We must balance the side effects with our goal to relieve pain. In
the hospital (IV) patient controlled medications are given the first
day. We then switch to oral medications. You will have pain pills
for home use, also. We continue home medications as needed, with the
goal of weaning them as you recover. It is important to tell your
doctor of any allergies to medicines and to only use pain medications
as directed. Mixing medications can be dangerous. We do not
refill pain medications after hours or on weekends. You must ask
ahead 1-2 days if you are going to run out of pain pills. Refills of
medications are at your doctor's discretion.
Return to Routine of
Normal Daily Living
It normally takes approximately 3 to 6
months for the fusion to occur. During that time you should avoid
strenuous activities that might affect the fusion process.
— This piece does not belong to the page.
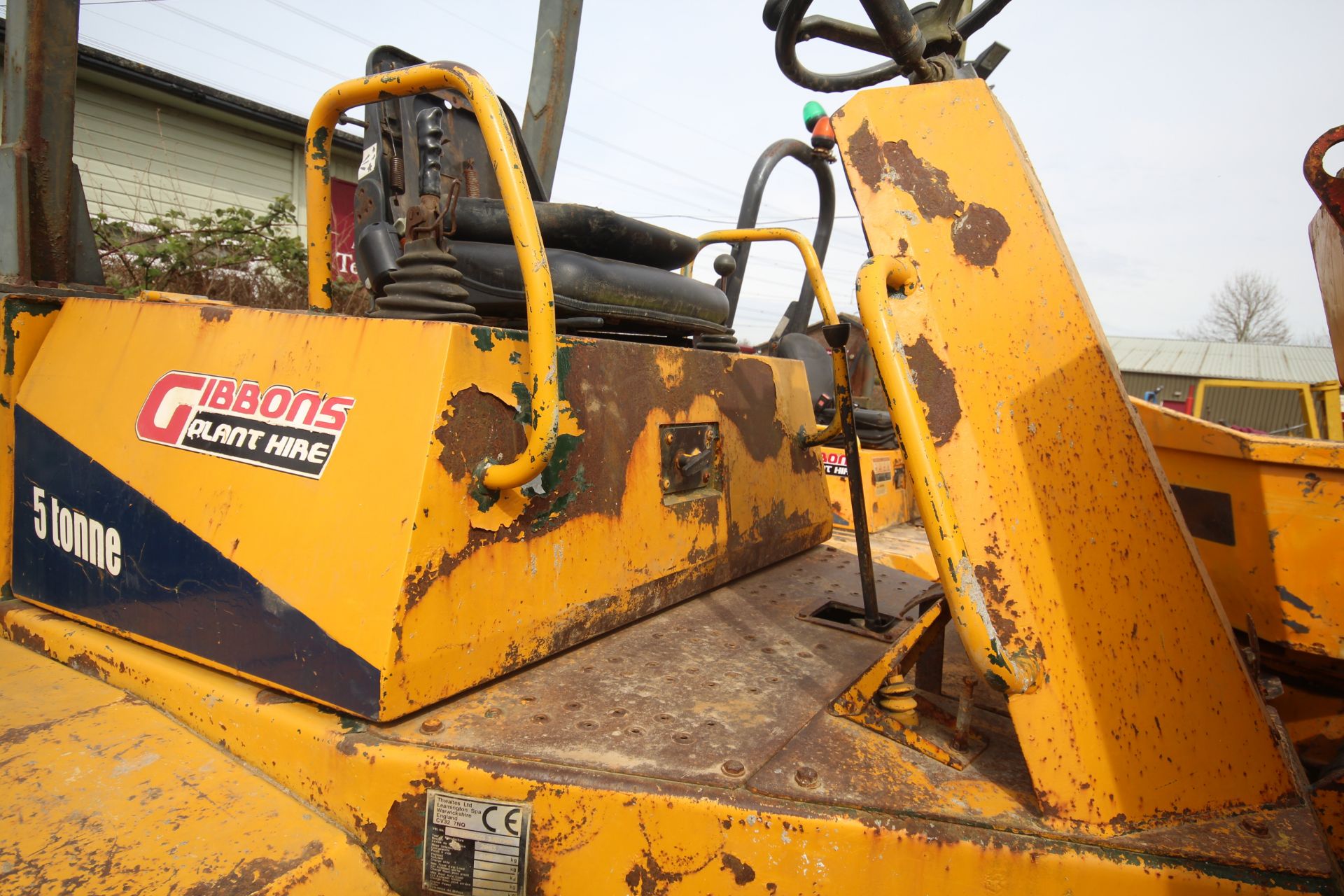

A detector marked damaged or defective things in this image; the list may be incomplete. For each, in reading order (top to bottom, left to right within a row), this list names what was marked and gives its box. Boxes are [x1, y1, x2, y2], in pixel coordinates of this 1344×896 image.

During the rehabilitation process it
is important to recondition the muscles with exercise, stretching and
aerobic conditioning. Your doctor will give more specific
instructions during the course of your post-operative care during your
office visits.
Driving is not allowed until after
your first post-op visit (Usually 7-10 days). Most patients are able
to go up and down stairs when they go home from the hospital. Some
patients may require additional assistance.
Return to Work
Return to work is determined for each
individual patient based upon several factors. The doctor's goal is
to help you return to work as soon as you can do so safely. If you
have a light or sedentary job or if light duty restrictions are
available, then return to work could occur in 10-14 days. If you are
able to work from home by phone, fax and computer, very early work may
be realistic. If your job is very heavy and strenuous, return to work
can take several months. Other factors that play a role in return
include your overall physical condition, tolerance of pain and need
for additional therapy.
Even the best results of surgery do
not mean that you will necessarily be able to return to your prior
type of job. Some patients are advised to go through job re-education
or find a lighter job for future back safety.